When it comes to the development rate, the speed at which plants grow depends on their average daily temperature. Ideally, this is between 50º and 86º F. Over 86º, the rate slows, which extends growing length. Erwin said this is happening to more and more growers throughout the U.S. as daily temperatures slowly rise. (Temps over 86º affect insects too, he noted – they don’t like it very hot either.)
Growers should remember that a leaf’s surface temperature is five to seven degrees higher than the air on a sunny day. “Everything you do should be based on keeping leaf temperature the same,” Erwin said. He added that many growers ask about the opposite issue, though – during the cold season, should they not heat as much?

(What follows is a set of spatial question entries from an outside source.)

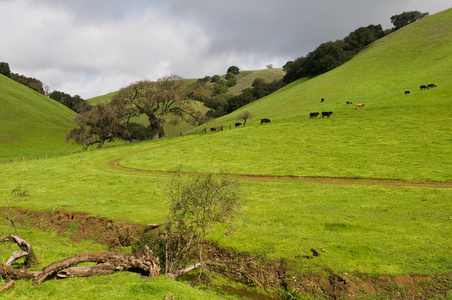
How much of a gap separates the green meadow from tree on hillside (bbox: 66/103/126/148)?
44.1 feet

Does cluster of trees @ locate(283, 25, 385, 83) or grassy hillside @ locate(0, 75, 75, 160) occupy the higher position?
cluster of trees @ locate(283, 25, 385, 83)

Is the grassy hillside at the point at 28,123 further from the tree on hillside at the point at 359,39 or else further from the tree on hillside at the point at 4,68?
the tree on hillside at the point at 359,39

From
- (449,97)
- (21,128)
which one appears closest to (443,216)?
(449,97)

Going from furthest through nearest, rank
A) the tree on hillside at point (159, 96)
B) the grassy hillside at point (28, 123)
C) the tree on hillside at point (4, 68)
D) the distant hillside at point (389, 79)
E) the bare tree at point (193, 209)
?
the tree on hillside at point (4, 68), the grassy hillside at point (28, 123), the tree on hillside at point (159, 96), the distant hillside at point (389, 79), the bare tree at point (193, 209)

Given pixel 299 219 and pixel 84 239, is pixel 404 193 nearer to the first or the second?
pixel 299 219

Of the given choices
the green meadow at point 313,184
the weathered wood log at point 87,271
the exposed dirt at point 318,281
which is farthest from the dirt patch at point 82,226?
the weathered wood log at point 87,271

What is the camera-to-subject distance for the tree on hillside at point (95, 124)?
66750 mm

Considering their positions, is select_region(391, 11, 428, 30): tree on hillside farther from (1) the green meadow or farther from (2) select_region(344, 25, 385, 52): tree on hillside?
(1) the green meadow

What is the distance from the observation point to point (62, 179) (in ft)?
121

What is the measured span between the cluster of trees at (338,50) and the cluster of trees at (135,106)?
61.6 meters

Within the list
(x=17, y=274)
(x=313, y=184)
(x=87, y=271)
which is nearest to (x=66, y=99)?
(x=313, y=184)

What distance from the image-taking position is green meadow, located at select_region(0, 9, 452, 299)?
1517 centimetres

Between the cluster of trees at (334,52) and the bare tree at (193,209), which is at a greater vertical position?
the cluster of trees at (334,52)

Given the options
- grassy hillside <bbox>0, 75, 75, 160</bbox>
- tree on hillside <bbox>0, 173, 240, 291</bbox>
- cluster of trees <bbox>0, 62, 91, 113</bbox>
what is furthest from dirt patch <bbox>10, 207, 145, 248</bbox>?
cluster of trees <bbox>0, 62, 91, 113</bbox>
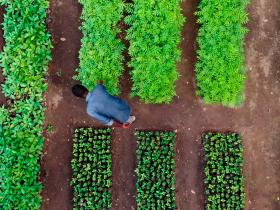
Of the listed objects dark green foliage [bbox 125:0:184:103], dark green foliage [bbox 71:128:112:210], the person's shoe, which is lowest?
dark green foliage [bbox 71:128:112:210]

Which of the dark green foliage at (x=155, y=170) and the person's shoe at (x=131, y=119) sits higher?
the person's shoe at (x=131, y=119)

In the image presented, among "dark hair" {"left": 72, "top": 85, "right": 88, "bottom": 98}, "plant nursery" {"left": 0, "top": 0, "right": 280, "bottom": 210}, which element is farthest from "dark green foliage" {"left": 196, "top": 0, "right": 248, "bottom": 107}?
"dark hair" {"left": 72, "top": 85, "right": 88, "bottom": 98}

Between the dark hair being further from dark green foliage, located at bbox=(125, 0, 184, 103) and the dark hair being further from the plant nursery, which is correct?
dark green foliage, located at bbox=(125, 0, 184, 103)

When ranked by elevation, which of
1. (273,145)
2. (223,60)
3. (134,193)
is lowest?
(134,193)

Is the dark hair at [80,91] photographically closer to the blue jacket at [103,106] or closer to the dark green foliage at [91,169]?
the dark green foliage at [91,169]

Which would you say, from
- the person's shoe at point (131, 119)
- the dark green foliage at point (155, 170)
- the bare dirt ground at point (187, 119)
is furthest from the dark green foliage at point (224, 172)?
the person's shoe at point (131, 119)

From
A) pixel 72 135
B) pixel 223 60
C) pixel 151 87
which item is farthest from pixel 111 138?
pixel 223 60

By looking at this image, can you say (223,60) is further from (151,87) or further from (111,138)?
(111,138)
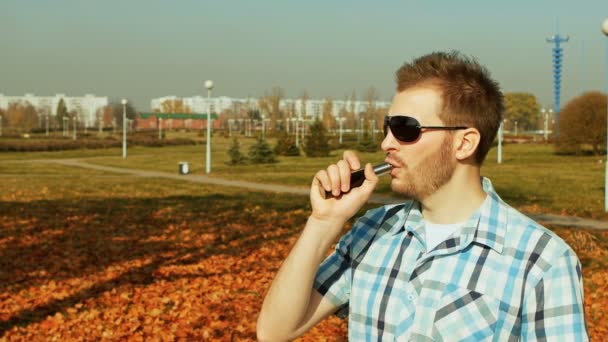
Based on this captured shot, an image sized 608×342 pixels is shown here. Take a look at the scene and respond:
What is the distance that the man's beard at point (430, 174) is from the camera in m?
2.10

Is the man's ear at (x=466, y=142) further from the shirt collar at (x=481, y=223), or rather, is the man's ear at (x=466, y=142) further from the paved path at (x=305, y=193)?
the paved path at (x=305, y=193)

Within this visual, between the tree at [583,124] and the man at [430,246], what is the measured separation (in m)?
42.6

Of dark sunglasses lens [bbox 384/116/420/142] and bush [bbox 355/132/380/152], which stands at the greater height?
dark sunglasses lens [bbox 384/116/420/142]

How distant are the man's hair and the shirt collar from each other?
0.19 m

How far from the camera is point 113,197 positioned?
18000mm

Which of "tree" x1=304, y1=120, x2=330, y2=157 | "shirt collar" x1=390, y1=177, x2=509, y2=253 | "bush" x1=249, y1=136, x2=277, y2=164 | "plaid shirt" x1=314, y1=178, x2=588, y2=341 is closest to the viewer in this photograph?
"plaid shirt" x1=314, y1=178, x2=588, y2=341

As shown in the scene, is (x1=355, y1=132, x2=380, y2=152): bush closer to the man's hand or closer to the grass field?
the grass field

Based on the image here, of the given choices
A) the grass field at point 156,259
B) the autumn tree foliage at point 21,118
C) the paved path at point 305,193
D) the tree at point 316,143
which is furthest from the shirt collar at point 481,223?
the autumn tree foliage at point 21,118

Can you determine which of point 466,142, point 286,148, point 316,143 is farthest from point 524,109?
point 466,142

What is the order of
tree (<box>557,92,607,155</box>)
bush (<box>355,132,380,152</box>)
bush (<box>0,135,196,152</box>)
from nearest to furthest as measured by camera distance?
tree (<box>557,92,607,155</box>) → bush (<box>355,132,380,152</box>) → bush (<box>0,135,196,152</box>)

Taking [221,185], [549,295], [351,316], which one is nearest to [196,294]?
[351,316]

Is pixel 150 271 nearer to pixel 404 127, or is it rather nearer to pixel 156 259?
pixel 156 259

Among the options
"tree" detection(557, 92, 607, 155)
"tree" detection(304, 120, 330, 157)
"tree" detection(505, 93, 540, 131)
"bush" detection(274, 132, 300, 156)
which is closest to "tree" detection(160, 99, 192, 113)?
"tree" detection(505, 93, 540, 131)

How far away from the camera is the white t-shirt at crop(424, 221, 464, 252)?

“Reducing the temperature by one degree is not always cheaper, because plants will be sitting in the greenhouse longer,” he replied. Some notable examples included petunia “Purple Wave,” which sees development delayed by 3.3 days when the average daily temperature is reduced by 1º; blue salvia “Strata” is delayed by 3.1 days; petunia “Avalanche Pink,” 2.5 days; and angelonia “Angelface White,” 2.4 days.
Erwin said the estimated heating cost per square foot to produce a “Purple Wave” petunia crop in Boulder, CO, increased from 32 cents to 40 cents per square foot when the average temperatures were dropped from 68º to 63º.
Some plants may even see chilling injury if they’re too cold, usually expressed as leaf yellowing. Erwin suggested grouping plants that tolerate similar temperatures to reduce heating costs as much as possible.
Plants that require a high temperature (68º – 78º) greenhouse include angelonia, petunia, tomato, coleus, zinnia, gomphrena, cosmos, celosia, peppers, basil and many grasses. Those that are better with a moderate temperature between 63º and 72º include calibracoa, impatiens, snapdragon, verbena, some petunias, portulaca and sunflowers. On the cooler side (55º – 65º) are pansy, viola, nemesia, dahlia, dianthus and alyssum.
Erwin said a new plug should always be considered for a warm temperature greenhouse. “It’s quite common cuttings are stored at improper temperatures and that impacts the rootability of the cuttings,” he explained. The optimal temperature for the rooting of cuttings and roots is a 72º – 76º growing medium temperature – but the top of the plant is what influences its growth rate, not the root temperature.
Plant stem elongation increases as the difference between day and night temperature increases. Erwin explained that plants grow the most at the end of the night and the beginning of the day. To reduce elongation, do a temperature drop at those times (around 4 or 5 a.m.). This is especially notable since approximately 80% of heating costs accrue at night.
When it comes to photosynthesis, plants can only absorb so much light. In addition, if it gets too hot, photosynthesis slows down. Just two to three hours of high temperature exposure can reduce photosynthesis in some plants for days.
“These periodic high temperatures we’re seeing throughout the country are impacting photosynthesis way more than we realize,” Erwin said. “The worst thing you can do is let it get hot and then pull up the covers,” as that will trap heat inside. “It’s better to have an open roof greenhouse.”
He noted that one of the easiest things growers can do to improve crop quality is simply to add carbon dioxide – no lights, no other equipment needed. “And outside air is free,” he added.
Flowering is one of the most heat-sensitive things plants do. Erwin emphasized to never let night temperatures on short day plants (like poinsettia, gomphrena, zinnia, cosmos, mina vine, etc.) get warmer than 72º – 74º in the middle of the night. It will mess them up.
“A lot of plants have an optimal temperature for flowering but none benefit from going above 75º,” he said. And with the way the climate’s been shifting, “we need to develop heat-tolerant varieties quickly.”
Flowering is also affected by dormancy. A number of floriculture crops from the North make their flowers in August and September of the previous year. Those flowers go dormant for winter, and to break dormancy for continued flower development, plants need to either receive six to eight weeks of sustained cold temperatures (at least 42º – 46º) or be sprayed with a plant growth regulator plus receive lighting. That cold period causes eventual flower initiation, in a process called vernalization.
The temperature of roots should also be a factor in how warm your greenhouse is. Erwin said media temps often get much too hot. Root death occurs at 122º – but it may be mistaken for root rot.
He suggested cooling growing media with shading, by using white or reflective pots, grouping plants together or growing on gravel. “You’ll kill less plants and plants will get bigger faster,” he said of these techniques.